Wednesday, March 9, 2021

David Brooks' " New Humanism" and Collaborative Conflict Resolution

This week, David Brooks wrote eloquently in the New York Times about the enormous shift in understanding of our biological nature as human primates that is sweeping business, academic, and professional circles. The growing awareness that emotion and feelings drive our thinking, our choices, and every aspect of our behavior and consciousness , and that 18th century notions about the primacy of reason are simply wrong from a biological perspective, is changing how lawyers, doctors, CEO's, academic researchers-- and pretty much everyone who plugs in to what's alive at the growing edge of our culture --approach our work.

Brooks, who is on a book tour and speaks often about his take on these ideas, jokes that he is not a likely candidate as spokesman for the primacy of feeling in human affairs. He's writing about the neuroscience of the "new humanism" because finally no other approach could adequately explain for Brooks the many enormous economic and public policy failures that he now sees as growing out of an overly simplistic view of human nature.

We in the collaborative community are at the creative growth edge in applying these ideas to the work of conflict resolution. On the day that many of my colleagues were reading Brooks' op-ed piece this week, I happened to be presenting a workshop on "Practical Neuro-Resolution" to my Marin County practice group which echoed Brooks' basic themes and presented some ways of organizing the explosion of new information about the neuroscience of human conflict in a "theory to practice" mode.

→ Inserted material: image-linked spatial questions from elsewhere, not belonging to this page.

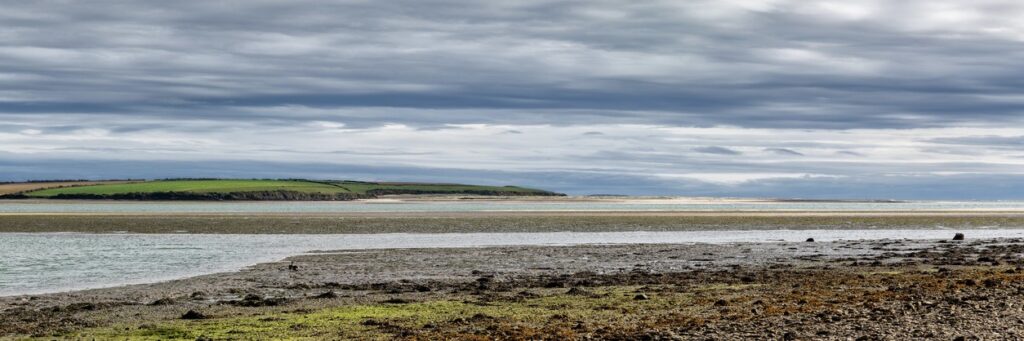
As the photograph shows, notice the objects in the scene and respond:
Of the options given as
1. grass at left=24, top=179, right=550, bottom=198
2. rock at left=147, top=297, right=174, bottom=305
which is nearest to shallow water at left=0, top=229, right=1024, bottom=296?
rock at left=147, top=297, right=174, bottom=305

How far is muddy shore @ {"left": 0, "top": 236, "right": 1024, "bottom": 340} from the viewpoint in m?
16.1

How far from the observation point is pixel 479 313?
1902 cm

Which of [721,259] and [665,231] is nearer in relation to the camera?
[721,259]

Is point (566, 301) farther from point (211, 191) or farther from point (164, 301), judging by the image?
point (211, 191)

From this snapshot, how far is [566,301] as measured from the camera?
69.1ft

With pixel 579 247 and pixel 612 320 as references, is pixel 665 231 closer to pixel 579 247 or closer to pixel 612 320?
pixel 579 247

I believe that integrated interdisciplinary collaborative team practice at its best creates the kind of trust-based and relationship-based small group that we are wired for as human primates. When we work together in a team with a couple or family that is experiencing the collapse and restructuring of a biologically vital network of connections, we are mobilizing and taking advantage of our evolutionary endowment, rather than working in opposition to our biological wiring by pretending that the issues which cause our clients grief are entirely rational in nature and that they involve solely a clash of opposed individual rights and entitlements.

Integrating understandings from the evolutionary neurosciences with trainings in high potential team practice is, to my way of thinking, the next big leap that the collaborative community will take. I'm excited to be working on this exciting intellectual challenge.